#### EXCERPT PROVIDED

Extend Your ISO 27001 ISMS to Cover Privacy and GDPR Compliance
Written by
Jon Ozdoruk
Published on

ISO 27701 Explained: How to Extend Your ISO 27001 ISMS to Cover Privacy and GDPR Compliance
If your organization already holds ISO 27001 certification — or is actively working toward it — there is a question your enterprise customers and legal team will eventually ask: what does your information security program actually do about privacy? ISO 27001 covers the confidentiality, integrity, and availability of information assets. It does not, by itself, provide a certifiable framework for collecting, processing, storing, and managing personal data. That gap is exactly what ISO 27701 was designed to close.
ISO 27701 is the international standard for privacy information management. It extends an existing ISO 27001 Information Security Management System to incorporate a Privacy Information Management System, giving organizations a single integrated framework that addresses both information security and data privacy — and that maps directly to the requirements of GDPR, CCPA, and other major privacy regulations.
This guide explains what ISO 27701 requires, how it works alongside ISO 27001, how it maps to the GDPR, what the certification process entails, and why an increasing number of enterprise buyers are treating it as a prerequisite rather than a differentiator.
What ISO 27701 Actually Is
ISO 27701 was published in August 2019 as an extension to ISO 27001 and ISO 27002. Its full title is Security Techniques — Extension to ISO/IEC 27001 and ISO/IEC 27002 for privacy information management. It cannot be implemented or certified in isolation — it requires an existing ISO 27001 ISMS as its foundation and adds privacy-specific requirements, controls, and guidance on top of it.
The standard introduces the concept of a Privacy Information Management System, or PIMS. A PIMS is not a separate management system that sits alongside your ISMS. It is an extension of it. The same governance structures, management review cycles, internal audit processes, risk assessment methodology, and continual improvement mechanisms that operate in your ISMS are extended to cover privacy. You are not building a second system. You are expanding the scope and depth of the one you already have.
ISO 27701 distinguishes between two roles that any organization processing personal data may occupy: the Privacy Information Controller and the Privacy Information Processor. These map directly to the GDPR concepts of data controller and data processor. Controllers determine the purposes and means of processing personal data. Processors process personal data on behalf of controllers. ISO 27701 provides separate sets of controls and guidance for each role, recognizing that the privacy obligations of a company that owns customer data are fundamentally different from those of a company that processes it under contract.
Why Organizations Are Pursuing ISO 27701
Enterprise procurement teams — particularly in financial services, healthcare, and the public sector — are no longer satisfied by a single ISO 27001 certificate as evidence of privacy maturity. The question they are increasingly asking is not whether you have an ISMS, but whether your organization has formally committed to privacy management, had that commitment independently audited, and can demonstrate ongoing compliance with the obligations that arise from handling personal data.
ISO 27701 certification answers that question with a third-party verified credential. It signals that your organization has assessed its privacy risks, implemented controls proportionate to those risks, and operates under a governance structure that keeps privacy management active between audits rather than treating it as a once-a-year documentation exercise.
There is also a regulatory rationale. GDPR Article 42 explicitly contemplates the use of approved certification mechanisms to demonstrate compliance with the regulation's requirements. ISO 27701 is widely recognized as the most mature and globally accepted privacy management standard, and while formal GDPR adequacy decisions regarding ISO 27701 certification vary by jurisdiction, regulators and data protection authorities in multiple EU member states have acknowledged it as a strong indicator of GDPR alignment.

########
#### DATA EXTRACT

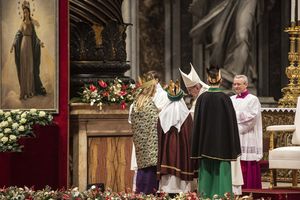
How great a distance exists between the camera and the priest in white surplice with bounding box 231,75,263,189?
45.0 feet

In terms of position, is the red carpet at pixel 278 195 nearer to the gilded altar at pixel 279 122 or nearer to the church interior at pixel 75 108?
the church interior at pixel 75 108

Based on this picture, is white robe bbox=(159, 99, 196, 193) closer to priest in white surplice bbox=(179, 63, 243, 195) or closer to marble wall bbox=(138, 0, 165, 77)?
priest in white surplice bbox=(179, 63, 243, 195)

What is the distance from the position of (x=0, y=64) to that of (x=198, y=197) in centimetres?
460

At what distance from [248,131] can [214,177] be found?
2.43 m

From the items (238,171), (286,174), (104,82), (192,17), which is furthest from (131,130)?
(192,17)

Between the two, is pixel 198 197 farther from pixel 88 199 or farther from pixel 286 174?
pixel 286 174

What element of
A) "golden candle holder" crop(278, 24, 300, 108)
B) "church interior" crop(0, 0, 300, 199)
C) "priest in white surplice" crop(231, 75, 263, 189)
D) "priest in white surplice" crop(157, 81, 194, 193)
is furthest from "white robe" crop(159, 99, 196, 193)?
"golden candle holder" crop(278, 24, 300, 108)

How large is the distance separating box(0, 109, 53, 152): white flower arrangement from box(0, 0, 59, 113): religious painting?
0.34m

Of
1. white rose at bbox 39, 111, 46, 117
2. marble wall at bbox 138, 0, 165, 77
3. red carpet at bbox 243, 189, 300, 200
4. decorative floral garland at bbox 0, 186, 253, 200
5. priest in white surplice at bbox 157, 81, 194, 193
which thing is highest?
marble wall at bbox 138, 0, 165, 77

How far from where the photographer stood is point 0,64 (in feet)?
45.0

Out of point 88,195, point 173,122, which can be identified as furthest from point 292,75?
point 88,195

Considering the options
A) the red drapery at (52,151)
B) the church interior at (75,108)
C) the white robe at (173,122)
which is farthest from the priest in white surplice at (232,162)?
the red drapery at (52,151)

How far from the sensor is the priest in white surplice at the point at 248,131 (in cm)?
1373

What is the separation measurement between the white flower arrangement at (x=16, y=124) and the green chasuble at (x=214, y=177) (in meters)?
2.48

########

SET EXERCISE:
According to the ISO 27701 guide above, which parts of an existing ISMS are extended to cover privacy when a PIMS is added? List every one it names.

RESULT OF THE EXERCISE:
- Governance structures
- Management review cycles
- Internal audit processes
- Risk assessment methodology
- Continual improvement mechanisms